[Source data]

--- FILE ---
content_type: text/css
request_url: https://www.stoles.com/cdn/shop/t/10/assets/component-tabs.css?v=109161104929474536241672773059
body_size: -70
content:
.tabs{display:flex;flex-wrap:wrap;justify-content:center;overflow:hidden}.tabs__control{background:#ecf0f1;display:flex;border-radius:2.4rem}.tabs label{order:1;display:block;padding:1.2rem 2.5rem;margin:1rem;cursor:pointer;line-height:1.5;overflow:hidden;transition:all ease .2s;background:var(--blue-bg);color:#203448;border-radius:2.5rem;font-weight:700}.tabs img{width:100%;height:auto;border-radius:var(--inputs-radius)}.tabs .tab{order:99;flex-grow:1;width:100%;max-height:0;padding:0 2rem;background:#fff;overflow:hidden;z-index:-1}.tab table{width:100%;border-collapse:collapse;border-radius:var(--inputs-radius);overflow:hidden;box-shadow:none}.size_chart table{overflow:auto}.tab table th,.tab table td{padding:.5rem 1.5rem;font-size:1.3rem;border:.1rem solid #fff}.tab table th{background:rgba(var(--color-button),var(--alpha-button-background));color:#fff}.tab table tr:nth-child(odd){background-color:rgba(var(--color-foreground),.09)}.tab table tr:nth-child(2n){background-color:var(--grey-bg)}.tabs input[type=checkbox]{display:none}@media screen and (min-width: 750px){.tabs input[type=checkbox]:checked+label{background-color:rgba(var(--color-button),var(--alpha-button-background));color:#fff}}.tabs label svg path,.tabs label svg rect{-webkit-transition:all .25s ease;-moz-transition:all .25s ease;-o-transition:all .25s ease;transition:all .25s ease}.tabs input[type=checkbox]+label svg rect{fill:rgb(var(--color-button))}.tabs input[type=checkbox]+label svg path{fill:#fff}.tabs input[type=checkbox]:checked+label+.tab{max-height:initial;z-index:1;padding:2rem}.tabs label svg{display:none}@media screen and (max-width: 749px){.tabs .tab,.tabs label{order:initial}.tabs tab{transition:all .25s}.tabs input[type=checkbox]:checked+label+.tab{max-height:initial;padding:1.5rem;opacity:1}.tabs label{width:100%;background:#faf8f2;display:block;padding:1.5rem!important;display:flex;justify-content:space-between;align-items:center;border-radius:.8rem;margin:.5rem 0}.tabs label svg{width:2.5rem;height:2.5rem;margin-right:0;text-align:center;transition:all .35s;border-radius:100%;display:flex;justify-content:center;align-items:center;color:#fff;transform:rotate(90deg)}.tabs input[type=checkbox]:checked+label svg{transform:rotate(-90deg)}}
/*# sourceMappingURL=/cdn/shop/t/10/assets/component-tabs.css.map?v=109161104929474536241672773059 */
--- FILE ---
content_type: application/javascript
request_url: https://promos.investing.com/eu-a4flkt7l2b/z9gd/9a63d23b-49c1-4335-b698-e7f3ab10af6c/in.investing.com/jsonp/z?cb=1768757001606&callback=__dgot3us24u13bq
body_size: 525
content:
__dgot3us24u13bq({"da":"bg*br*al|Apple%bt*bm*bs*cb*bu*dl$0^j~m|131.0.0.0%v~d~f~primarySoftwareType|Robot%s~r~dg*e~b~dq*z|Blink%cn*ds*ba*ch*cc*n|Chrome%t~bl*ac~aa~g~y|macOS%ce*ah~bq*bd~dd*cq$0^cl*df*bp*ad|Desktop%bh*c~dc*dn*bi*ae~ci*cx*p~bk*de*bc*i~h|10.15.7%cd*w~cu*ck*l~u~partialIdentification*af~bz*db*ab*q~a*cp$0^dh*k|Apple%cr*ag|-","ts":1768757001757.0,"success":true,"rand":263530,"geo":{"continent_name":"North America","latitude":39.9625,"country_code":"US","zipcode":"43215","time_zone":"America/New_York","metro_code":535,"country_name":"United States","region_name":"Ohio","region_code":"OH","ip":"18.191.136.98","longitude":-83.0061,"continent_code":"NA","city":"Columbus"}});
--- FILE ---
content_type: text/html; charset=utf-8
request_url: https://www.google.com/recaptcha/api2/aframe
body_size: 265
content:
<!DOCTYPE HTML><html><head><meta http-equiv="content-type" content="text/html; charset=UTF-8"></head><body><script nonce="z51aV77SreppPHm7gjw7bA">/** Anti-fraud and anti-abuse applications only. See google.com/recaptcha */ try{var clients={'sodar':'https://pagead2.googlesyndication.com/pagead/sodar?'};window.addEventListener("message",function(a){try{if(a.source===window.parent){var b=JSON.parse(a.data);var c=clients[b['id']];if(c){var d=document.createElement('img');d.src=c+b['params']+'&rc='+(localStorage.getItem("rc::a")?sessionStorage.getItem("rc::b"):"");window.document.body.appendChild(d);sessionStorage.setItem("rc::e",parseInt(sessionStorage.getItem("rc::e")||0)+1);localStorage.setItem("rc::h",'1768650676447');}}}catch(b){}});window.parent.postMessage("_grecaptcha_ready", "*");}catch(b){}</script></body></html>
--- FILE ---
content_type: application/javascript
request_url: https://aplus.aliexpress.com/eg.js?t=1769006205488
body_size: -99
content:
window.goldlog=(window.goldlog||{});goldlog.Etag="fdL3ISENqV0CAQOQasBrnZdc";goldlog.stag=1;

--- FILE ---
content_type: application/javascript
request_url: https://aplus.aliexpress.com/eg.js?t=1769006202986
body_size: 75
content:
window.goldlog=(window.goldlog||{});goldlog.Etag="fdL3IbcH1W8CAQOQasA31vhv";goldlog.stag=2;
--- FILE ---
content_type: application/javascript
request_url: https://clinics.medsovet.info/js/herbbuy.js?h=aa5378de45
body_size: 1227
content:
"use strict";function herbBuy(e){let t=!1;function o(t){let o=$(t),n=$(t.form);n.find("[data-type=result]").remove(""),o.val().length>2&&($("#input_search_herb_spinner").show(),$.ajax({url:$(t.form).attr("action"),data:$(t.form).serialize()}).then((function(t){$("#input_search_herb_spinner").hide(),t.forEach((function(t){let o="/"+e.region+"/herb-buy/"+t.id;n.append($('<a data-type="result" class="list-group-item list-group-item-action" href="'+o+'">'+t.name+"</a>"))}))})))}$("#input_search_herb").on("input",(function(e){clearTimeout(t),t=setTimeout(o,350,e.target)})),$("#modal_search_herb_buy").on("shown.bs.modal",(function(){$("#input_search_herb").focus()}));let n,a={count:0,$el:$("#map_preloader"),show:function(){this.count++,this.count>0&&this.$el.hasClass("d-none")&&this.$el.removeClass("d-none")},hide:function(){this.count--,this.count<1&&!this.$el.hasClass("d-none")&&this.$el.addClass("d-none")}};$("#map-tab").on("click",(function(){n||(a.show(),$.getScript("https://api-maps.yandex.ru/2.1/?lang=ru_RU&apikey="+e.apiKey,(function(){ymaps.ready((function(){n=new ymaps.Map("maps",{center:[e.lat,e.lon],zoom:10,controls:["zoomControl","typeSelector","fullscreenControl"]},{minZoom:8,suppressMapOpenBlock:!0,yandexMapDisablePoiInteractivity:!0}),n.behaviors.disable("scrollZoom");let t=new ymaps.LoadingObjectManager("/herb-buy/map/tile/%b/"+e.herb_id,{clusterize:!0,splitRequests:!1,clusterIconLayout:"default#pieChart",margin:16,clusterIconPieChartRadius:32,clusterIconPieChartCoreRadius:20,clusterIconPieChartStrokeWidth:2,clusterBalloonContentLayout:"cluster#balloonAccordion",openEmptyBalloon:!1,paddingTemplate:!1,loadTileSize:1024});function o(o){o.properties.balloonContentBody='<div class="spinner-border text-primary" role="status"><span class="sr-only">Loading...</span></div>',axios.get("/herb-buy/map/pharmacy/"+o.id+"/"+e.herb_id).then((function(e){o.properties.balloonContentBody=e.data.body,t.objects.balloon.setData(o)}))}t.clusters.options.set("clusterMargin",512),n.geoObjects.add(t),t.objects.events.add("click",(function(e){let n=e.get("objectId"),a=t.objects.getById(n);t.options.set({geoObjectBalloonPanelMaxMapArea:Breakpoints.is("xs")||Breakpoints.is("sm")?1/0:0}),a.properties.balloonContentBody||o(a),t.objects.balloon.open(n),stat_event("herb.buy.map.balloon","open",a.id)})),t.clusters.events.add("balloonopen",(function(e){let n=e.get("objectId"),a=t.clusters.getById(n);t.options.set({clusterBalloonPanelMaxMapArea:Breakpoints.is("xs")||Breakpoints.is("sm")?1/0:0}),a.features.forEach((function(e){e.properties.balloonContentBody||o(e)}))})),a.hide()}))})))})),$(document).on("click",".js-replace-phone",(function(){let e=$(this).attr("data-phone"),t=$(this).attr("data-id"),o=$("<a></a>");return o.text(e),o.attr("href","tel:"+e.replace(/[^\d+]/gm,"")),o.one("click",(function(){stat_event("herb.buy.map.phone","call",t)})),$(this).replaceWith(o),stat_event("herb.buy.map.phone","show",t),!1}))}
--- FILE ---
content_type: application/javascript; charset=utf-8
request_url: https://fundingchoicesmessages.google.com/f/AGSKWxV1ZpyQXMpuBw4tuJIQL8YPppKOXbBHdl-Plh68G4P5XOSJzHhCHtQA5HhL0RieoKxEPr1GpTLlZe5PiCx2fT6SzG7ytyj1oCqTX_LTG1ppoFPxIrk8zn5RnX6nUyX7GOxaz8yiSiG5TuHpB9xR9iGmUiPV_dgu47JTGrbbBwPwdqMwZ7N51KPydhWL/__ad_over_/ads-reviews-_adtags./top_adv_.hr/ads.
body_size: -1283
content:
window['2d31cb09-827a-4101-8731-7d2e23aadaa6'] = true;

[/Source data]

Problem:
Which lines above include the word "component"? Return each one.

Written solution:
request_url: https://www.stoles.com/cdn/shop/t/10/assets/component-tabs.css?v=109161104929474536241672773059
/*# sourceMappingURL=/cdn/shop/t/10/assets/component-tabs.css.map?v=109161104929474536241672773059 */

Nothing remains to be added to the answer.